▶ **Source extract**
Again, what RedHat, SuSE, and MySQL are selling is support services, not software. This is because they give the source code away.

Want the best answers? Ask the best questions: TANSTAAFL!!
 
I never meant or said that the outlook issue was a buffer overflow problem. What I said was "The outlook preview implimented a IE functionality just like Apache implimented a SSL functionality" Meaning it is an issue with IE that caused the problem. You might deem it as a sinister plot my MS programmers to impliment dangerious components into their application. I look at it as a problem where Outlook team implimented IE functionality but because of the way IE works the true security zone of the item was not recognised thus letting it run potentially dangerous code. IE made its functionality available. Outlook team utilised that. They should have tested more granted and the problem might have been caught. The larger and more complex a system is the harder it is to test everything. I'm not excusing them from their mistake but it is a mistake that can happen in Open Source as well as MS software.

I didn't say that the apache SSL problem was a design flaw. I've made it quiet clear before that the problem was by incorperating SSL functionality into Apache without fully realising the pro's and con's just like implementing IE DHTML rendering into Outlook was not done with fully realising the pro's and con's.

"As far as the GPL is concerned, you have to remember that if I modify MySQL to my ends, yes, I can sell it. But the GPL requires that I make the source code available, too."
I think you need to reread what I've been saying all along.
as you can see here you can modify the code and sell it under GPL BUT you don't have to. MySQL, and other Open Source GPL project, provide other licenses that organisations can work under.

You seem to think all Open Source Project = GPL
Many projects are Open Source but fall under other licensing line CPL. IBM, Oracle, SAP and many other large organisation fund Open Source projects. These projects are commersially driven. The companies above don't do it out of the goodness of their heart. They see the value in Open Source and decide to invest in it. But if the Open Source projects don't deliver results you'll see that companies will pull away from said products. If these open source projects can not prove that they are providing enough benifit in new functionality and inovations to those funding them they will soon see that funding removed. Just like if MS don't show that they are providing new functionality and inovations then they will loose their funding by loosing market share to other companies.

▶ **Exercise 1**
In the open source discussion, what does the writer say RedHat, SuSE, and MySQL are selling?
▶ **Exercise 2**
Carry the open source discussion forward from the point where it stops, adding the next part in the same voice.

▶ **Data section**
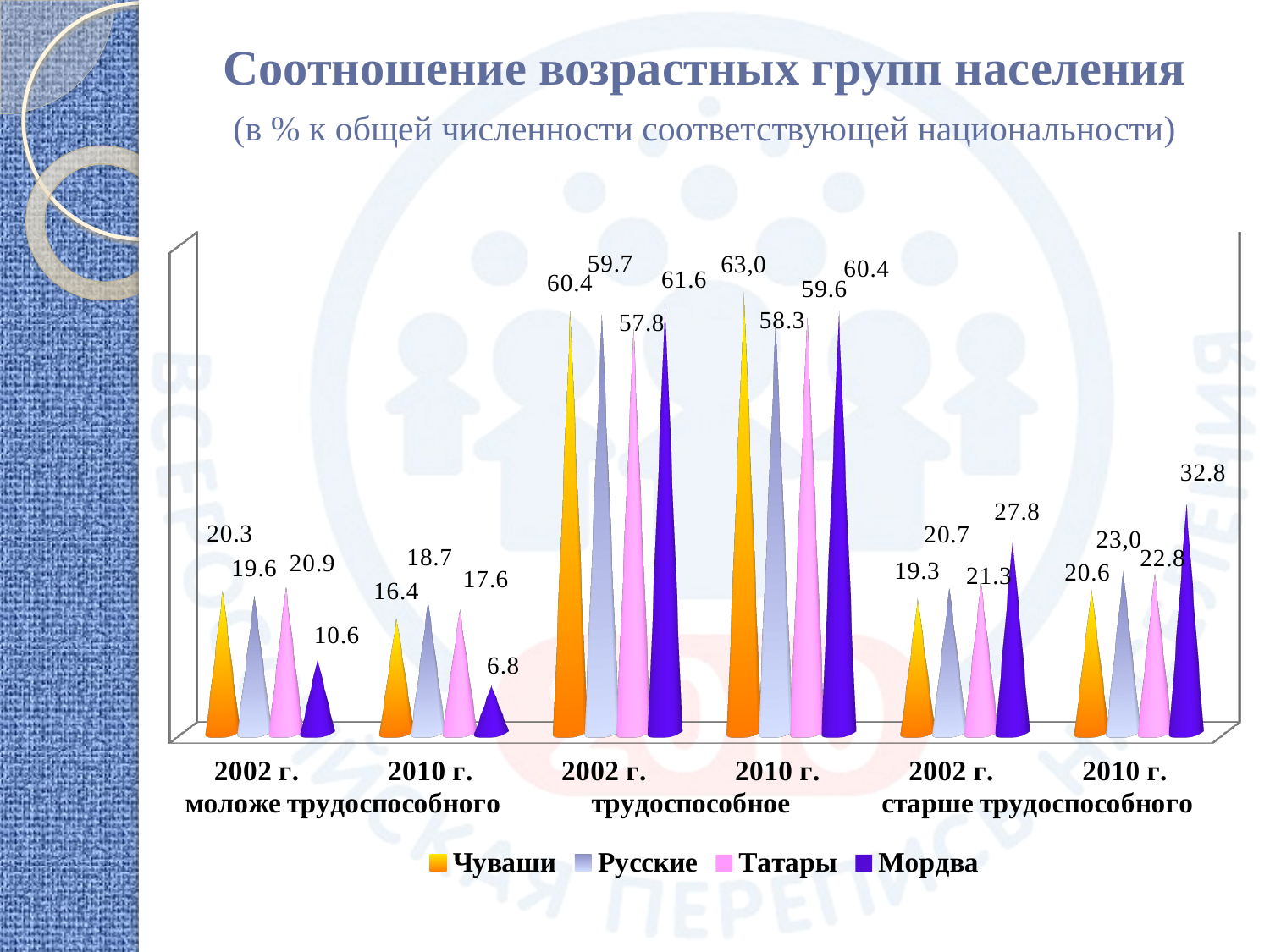
What is the value for Мордва in the 2010 г. моложе трудоспособного group? 6.8 Which nationality has the lowest value in the 2002 г. моложе трудоспособного group? Мордва Which colour represents Татары in the legend? Pink What is the value for Чуваши in the 2010 г. трудоспособное group? 63,0 How many category groups are shown along the x axis? 6 What is the difference between the Мордва values for 2010 г. and 2002 г. in the старше трудоспособного group? 5.0 What kind of chart is shown on the slide? Bar chart What is the value for Русские in the 2010 г. старше трудоспособного group? 23,0 Which nationality has the highest value in the 2010 г. старше трудоспособного group? Мордва Which is larger: the Чуваши value for 2002 г. моложе трудоспособного or the Чуваши value for 2010 г. моложе трудоспособного? 2002 г. моложе трудоспособного How many series does the legend list? 4 What is the value for Татары in the 2002 г. старше трудоспособного group? 21.3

▶ **Task response 1**
Support services, not software.

▶ **Task response 2**
What I'm saying is Open Source project CAN and DO make money. Some by selling directly to users. Some by selling to Developers of 3rd party or derivative works. Some by receiving funding from large consortium that pour millions of dollars into these projects to make their other products more marketible.

RedHat deside what goes into their distribution, how it will intergrate etc. Distribution is far from out of their control. They can do influence other open source projects by direct contribution via support and or funding. Some of the applications shipped with red hat are licensed to them and they PAY for those licenses. They may not own the copyrights to the source code but these applications make Redhat stand out a bit more from other distributions that don't ship with these applications.

So its not just redhat RPM manager install that makes them different. Its all the applications, both Open Source and closed source, that make RedHat more or less desirable for any giving implimentation.

Redhat's contribution to the kernal is not minimal. They provide over a dozen developers and payroll Alan Cox and David Miller. Is RedHat doing this out of the kindness of their heart? No RedHat does this to further their own means. They do this to help get functionality they deem as needed for their future development of their distribution. A large part of this is their enterprise products.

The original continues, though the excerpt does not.